[Begin Data provided]
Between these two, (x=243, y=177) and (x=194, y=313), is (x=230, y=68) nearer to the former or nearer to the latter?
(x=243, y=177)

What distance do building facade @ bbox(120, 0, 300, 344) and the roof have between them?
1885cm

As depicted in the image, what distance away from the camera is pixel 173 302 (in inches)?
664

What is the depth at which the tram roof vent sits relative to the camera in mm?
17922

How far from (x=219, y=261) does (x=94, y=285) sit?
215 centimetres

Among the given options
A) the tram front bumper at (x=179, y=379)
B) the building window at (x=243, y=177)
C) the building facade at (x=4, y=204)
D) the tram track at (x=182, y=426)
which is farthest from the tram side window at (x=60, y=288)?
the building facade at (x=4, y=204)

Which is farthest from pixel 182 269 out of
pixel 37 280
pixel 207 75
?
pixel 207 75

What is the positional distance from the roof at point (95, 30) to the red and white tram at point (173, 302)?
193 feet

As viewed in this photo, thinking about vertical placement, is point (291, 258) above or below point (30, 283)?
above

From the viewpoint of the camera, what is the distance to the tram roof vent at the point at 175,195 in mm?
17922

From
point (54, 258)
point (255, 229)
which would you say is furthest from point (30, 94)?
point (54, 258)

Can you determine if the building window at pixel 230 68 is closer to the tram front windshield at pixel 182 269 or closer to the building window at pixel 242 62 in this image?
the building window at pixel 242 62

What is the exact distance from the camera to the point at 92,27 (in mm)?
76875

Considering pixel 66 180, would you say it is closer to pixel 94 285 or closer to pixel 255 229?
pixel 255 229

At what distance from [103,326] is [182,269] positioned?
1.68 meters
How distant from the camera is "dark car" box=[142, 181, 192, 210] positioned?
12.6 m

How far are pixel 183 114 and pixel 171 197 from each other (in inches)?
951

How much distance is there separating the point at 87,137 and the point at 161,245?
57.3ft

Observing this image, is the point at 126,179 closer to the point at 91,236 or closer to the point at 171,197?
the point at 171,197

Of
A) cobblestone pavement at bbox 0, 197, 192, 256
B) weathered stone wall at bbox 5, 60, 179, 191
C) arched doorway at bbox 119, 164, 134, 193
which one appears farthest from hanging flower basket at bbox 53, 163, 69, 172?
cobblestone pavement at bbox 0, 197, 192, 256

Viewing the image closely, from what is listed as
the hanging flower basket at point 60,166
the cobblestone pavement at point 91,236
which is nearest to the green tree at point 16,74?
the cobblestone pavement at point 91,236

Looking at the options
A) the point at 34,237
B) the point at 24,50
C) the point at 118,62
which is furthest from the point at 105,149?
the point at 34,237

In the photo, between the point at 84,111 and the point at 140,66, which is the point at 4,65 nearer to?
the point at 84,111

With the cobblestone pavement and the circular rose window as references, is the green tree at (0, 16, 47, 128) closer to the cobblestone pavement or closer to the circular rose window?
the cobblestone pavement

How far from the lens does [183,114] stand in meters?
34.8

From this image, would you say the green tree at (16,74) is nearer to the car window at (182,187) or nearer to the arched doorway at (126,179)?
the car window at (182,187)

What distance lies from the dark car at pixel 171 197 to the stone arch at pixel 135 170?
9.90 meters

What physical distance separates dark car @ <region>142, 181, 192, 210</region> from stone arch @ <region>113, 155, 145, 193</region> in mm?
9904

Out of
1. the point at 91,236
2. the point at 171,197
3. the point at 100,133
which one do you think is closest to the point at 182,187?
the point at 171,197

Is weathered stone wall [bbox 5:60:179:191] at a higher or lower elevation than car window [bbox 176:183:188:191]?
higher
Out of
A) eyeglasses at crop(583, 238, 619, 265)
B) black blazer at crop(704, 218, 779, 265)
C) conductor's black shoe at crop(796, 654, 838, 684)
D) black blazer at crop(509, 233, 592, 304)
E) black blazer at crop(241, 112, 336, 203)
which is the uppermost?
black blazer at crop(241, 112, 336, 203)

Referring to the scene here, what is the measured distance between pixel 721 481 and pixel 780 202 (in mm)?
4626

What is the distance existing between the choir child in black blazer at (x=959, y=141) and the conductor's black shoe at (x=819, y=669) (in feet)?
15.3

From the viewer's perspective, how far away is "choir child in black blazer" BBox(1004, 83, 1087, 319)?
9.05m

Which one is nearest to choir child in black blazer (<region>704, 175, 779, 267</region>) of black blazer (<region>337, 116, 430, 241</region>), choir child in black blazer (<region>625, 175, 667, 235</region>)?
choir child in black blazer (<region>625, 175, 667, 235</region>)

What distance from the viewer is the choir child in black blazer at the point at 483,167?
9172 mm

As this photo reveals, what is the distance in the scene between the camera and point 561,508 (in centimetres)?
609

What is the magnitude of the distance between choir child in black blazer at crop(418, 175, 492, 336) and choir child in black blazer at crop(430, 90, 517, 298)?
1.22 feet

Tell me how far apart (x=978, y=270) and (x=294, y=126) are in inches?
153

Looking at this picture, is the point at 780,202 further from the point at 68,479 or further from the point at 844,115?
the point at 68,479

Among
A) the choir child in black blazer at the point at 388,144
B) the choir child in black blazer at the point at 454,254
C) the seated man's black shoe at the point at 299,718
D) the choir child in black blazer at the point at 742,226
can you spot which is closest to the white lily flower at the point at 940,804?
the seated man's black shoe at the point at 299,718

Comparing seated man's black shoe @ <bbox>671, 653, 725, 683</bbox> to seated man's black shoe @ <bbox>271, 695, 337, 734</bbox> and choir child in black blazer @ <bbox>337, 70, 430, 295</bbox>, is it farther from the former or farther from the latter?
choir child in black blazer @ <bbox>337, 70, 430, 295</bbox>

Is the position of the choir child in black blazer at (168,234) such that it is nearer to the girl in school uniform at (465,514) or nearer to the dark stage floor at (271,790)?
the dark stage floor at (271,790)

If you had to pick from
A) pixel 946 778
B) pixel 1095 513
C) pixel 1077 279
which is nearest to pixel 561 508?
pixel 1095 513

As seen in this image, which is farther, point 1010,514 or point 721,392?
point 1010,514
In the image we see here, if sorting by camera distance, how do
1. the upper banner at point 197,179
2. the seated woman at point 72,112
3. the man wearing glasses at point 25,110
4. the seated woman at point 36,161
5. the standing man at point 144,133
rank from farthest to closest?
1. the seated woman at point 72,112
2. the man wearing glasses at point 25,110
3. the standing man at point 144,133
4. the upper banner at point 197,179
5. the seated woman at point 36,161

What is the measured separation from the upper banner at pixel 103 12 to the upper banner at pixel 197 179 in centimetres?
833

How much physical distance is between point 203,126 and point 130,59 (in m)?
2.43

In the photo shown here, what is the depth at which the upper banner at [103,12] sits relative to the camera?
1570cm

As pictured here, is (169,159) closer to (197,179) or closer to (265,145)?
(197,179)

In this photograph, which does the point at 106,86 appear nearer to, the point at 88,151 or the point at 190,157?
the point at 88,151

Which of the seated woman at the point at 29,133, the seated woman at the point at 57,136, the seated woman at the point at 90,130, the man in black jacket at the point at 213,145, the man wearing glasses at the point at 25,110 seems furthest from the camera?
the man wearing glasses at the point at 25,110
[End Data provided]
= Task =
Copy out the whole listing exactly.

= Result for this task =
Between these two, (x=243, y=177) and (x=194, y=313), is (x=230, y=68) nearer to the former or nearer to the latter?
(x=243, y=177)

What distance do building facade @ bbox(120, 0, 300, 344) and the roof have between them?
1885cm

As depicted in the image, what distance away from the camera is pixel 173 302 (in inches)?
664

What is the depth at which the tram roof vent sits relative to the camera in mm?
17922

How far from (x=219, y=261) does (x=94, y=285) sit?
215 centimetres

Among the given options
A) the tram front bumper at (x=179, y=379)
B) the building window at (x=243, y=177)
C) the building facade at (x=4, y=204)
D) the tram track at (x=182, y=426)
which is farthest from the tram side window at (x=60, y=288)?
the building facade at (x=4, y=204)

Which is farthest from pixel 182 269 out of
pixel 37 280
pixel 207 75
?
pixel 207 75

What is the positional distance from the roof at point (95, 30) to the red and white tram at point (173, 302)?
193 feet

As viewed in this photo, thinking about vertical placement, is point (291, 258) above or below point (30, 283)?
above

From the viewpoint of the camera, what is the distance to the tram roof vent at the point at 175,195 in mm?
17922

From
point (54, 258)
point (255, 229)
which would you say is furthest from point (30, 94)?
point (54, 258)

Can you determine if the building window at pixel 230 68 is closer to the tram front windshield at pixel 182 269 or closer to the building window at pixel 242 62 in this image?
the building window at pixel 242 62

What is the exact distance from the camera to the point at 92,27 (in mm)?
76875

Considering pixel 66 180, would you say it is closer to pixel 94 285 or closer to pixel 255 229?
pixel 255 229

At what distance from [103,326] is [182,269] positioned?
1.68 meters
How distant from the camera is "dark car" box=[142, 181, 192, 210] positioned?
12.6 m

How far are pixel 183 114 and pixel 171 197 from each other (in inches)?
951

How much distance is there separating the point at 87,137 and the point at 161,245?
57.3ft

Observing this image, is the point at 126,179 closer to the point at 91,236 or closer to the point at 171,197?
the point at 171,197

Of
A) cobblestone pavement at bbox 0, 197, 192, 256
B) weathered stone wall at bbox 5, 60, 179, 191
C) arched doorway at bbox 119, 164, 134, 193
which one appears farthest from hanging flower basket at bbox 53, 163, 69, 172?
cobblestone pavement at bbox 0, 197, 192, 256

Viewing the image closely, from what is listed as
the hanging flower basket at point 60,166
the cobblestone pavement at point 91,236
which is nearest to the green tree at point 16,74?
the cobblestone pavement at point 91,236

Looking at the options
A) the point at 34,237
B) the point at 24,50
C) the point at 118,62
which is furthest from the point at 105,149?
the point at 34,237

In the photo, between the point at 84,111 and the point at 140,66, which is the point at 4,65 nearer to?
the point at 84,111

With the cobblestone pavement and the circular rose window as references, is the green tree at (0, 16, 47, 128) closer to the cobblestone pavement or closer to the circular rose window?
the cobblestone pavement

How far from the lens does [183,114] stand in meters?
34.8

From this image, would you say the green tree at (16,74) is nearer to the car window at (182,187) or nearer to the arched doorway at (126,179)?
the car window at (182,187)

What distance lies from the dark car at pixel 171 197 to the stone arch at pixel 135 170?
9.90 meters

What physical distance separates dark car @ <region>142, 181, 192, 210</region> from stone arch @ <region>113, 155, 145, 193</region> in mm?
9904

Out of
1. the point at 91,236
2. the point at 171,197
3. the point at 100,133
which one do you think is closest to the point at 182,187?
the point at 171,197

Is weathered stone wall [bbox 5:60:179:191] at a higher or lower elevation than car window [bbox 176:183:188:191]?
higher
Out of
A) eyeglasses at crop(583, 238, 619, 265)
B) black blazer at crop(704, 218, 779, 265)
C) conductor's black shoe at crop(796, 654, 838, 684)
D) black blazer at crop(509, 233, 592, 304)
E) black blazer at crop(241, 112, 336, 203)
which is the uppermost?
black blazer at crop(241, 112, 336, 203)

Referring to the scene here, what is the measured distance between pixel 721 481 and pixel 780 202 (in mm)?
4626

What is the distance existing between the choir child in black blazer at (x=959, y=141) and the conductor's black shoe at (x=819, y=669) (in feet)?
15.3

From the viewer's perspective, how far away is "choir child in black blazer" BBox(1004, 83, 1087, 319)?
9.05m

Which one is nearest to choir child in black blazer (<region>704, 175, 779, 267</region>) of black blazer (<region>337, 116, 430, 241</region>), choir child in black blazer (<region>625, 175, 667, 235</region>)?
choir child in black blazer (<region>625, 175, 667, 235</region>)

What distance from the viewer is the choir child in black blazer at the point at 483,167?
9172 mm

As this photo reveals, what is the distance in the scene between the camera and point 561,508 (in centimetres)?
609

What is the magnitude of the distance between choir child in black blazer at crop(418, 175, 492, 336) and choir child in black blazer at crop(430, 90, 517, 298)?
1.22 feet

Tell me how far apart (x=978, y=270) and (x=294, y=126) are in inches?
153

Looking at this picture, is the point at 780,202 further from the point at 68,479 or further from the point at 844,115?
the point at 68,479

Among
A) the choir child in black blazer at the point at 388,144
B) the choir child in black blazer at the point at 454,254
C) the seated man's black shoe at the point at 299,718
D) the choir child in black blazer at the point at 742,226
can you spot which is closest to the white lily flower at the point at 940,804?
the seated man's black shoe at the point at 299,718

Comparing seated man's black shoe @ <bbox>671, 653, 725, 683</bbox> to seated man's black shoe @ <bbox>271, 695, 337, 734</bbox> and choir child in black blazer @ <bbox>337, 70, 430, 295</bbox>, is it farther from the former or farther from the latter?
choir child in black blazer @ <bbox>337, 70, 430, 295</bbox>

Is the position of the choir child in black blazer at (168,234) such that it is nearer to the girl in school uniform at (465,514) or nearer to the dark stage floor at (271,790)?
the dark stage floor at (271,790)

If you had to pick from
A) pixel 946 778
B) pixel 1095 513
C) pixel 1077 279
which is nearest to pixel 561 508?
pixel 1095 513

As seen in this image, which is farther, point 1010,514 or point 721,392?
point 1010,514
In the image we see here, if sorting by camera distance, how do
1. the upper banner at point 197,179
2. the seated woman at point 72,112
3. the man wearing glasses at point 25,110
4. the seated woman at point 36,161
5. the standing man at point 144,133
rank from farthest to closest?
1. the seated woman at point 72,112
2. the man wearing glasses at point 25,110
3. the standing man at point 144,133
4. the upper banner at point 197,179
5. the seated woman at point 36,161

What is the measured separation from the upper banner at pixel 103 12 to the upper banner at pixel 197 179 in centimetres?
833

How much physical distance is between point 203,126 and point 130,59 (in m)?
2.43

In the photo shown here, what is the depth at which the upper banner at [103,12] sits relative to the camera?
1570cm

As pictured here, is (169,159) closer to (197,179) or closer to (265,145)?
(197,179)

In this photograph, which does the point at 106,86 appear nearer to, the point at 88,151 or the point at 190,157?
the point at 88,151

Which of the seated woman at the point at 29,133, the seated woman at the point at 57,136, the seated woman at the point at 90,130, the man in black jacket at the point at 213,145, the man wearing glasses at the point at 25,110 seems furthest from the camera?
the man wearing glasses at the point at 25,110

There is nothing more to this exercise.